(Source document):
Breast Cancer Diagnoses and Deaths Down
Breast cancer diagnosis and death rates continue to decline overall, but Black women are not experiencing these same declines.
There is both positive and negative news in a new report from the American Cancer Society (ACS). From 2001 to 2004, breast cancer diagnosis rates dropped an average of 3.7% each year. For women older than 50, diagnosis rates dropped even more: about 5% each year. Breast cancer death rates also dropped about 2% each year. These declines are great news and support other findings.
The researchers believe that part of the reason for the declines in breast cancer diagnoses and death rates is because hormone replacement therapy (HRT) use dropped during the same time period. HRT use dropped dramatically in 2002 after the Women's Health Initiative study showed women taking estrogen/progestin HRT after menopause had a higher risk of breast cancer.
But the researchers also believe that some of the decline in breast cancer diagnosis rates is because more women are not getting regular screening mammograms and so are not being diagnosed in a timely way. This makes it seem as if breast cancer rates are falling more than they really are, which is something everyone should be concerned about.

(What to do):
Reproduce word for word the portion of the breast cancer text starting at "But the researchers" and ending at "be concerned about.".

(Data records):
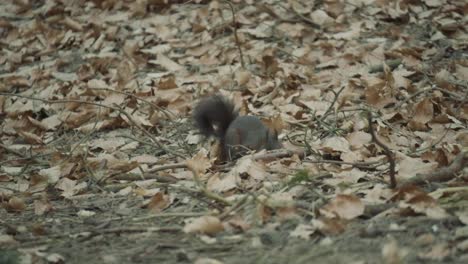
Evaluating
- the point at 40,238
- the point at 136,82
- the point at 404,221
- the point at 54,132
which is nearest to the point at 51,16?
the point at 136,82

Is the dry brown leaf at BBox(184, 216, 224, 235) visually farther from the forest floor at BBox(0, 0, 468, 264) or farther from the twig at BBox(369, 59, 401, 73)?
the twig at BBox(369, 59, 401, 73)

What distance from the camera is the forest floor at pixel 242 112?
8.70 ft

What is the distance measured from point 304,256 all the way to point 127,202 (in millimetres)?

(Output of the exercise):
But the researchers also believe that some of the decline in breast cancer diagnosis rates is because more women are not getting regular screening mammograms and so are not being diagnosed in a timely way. This makes it seem as if breast cancer rates are falling more than they really are, which is something everyone should be concerned about.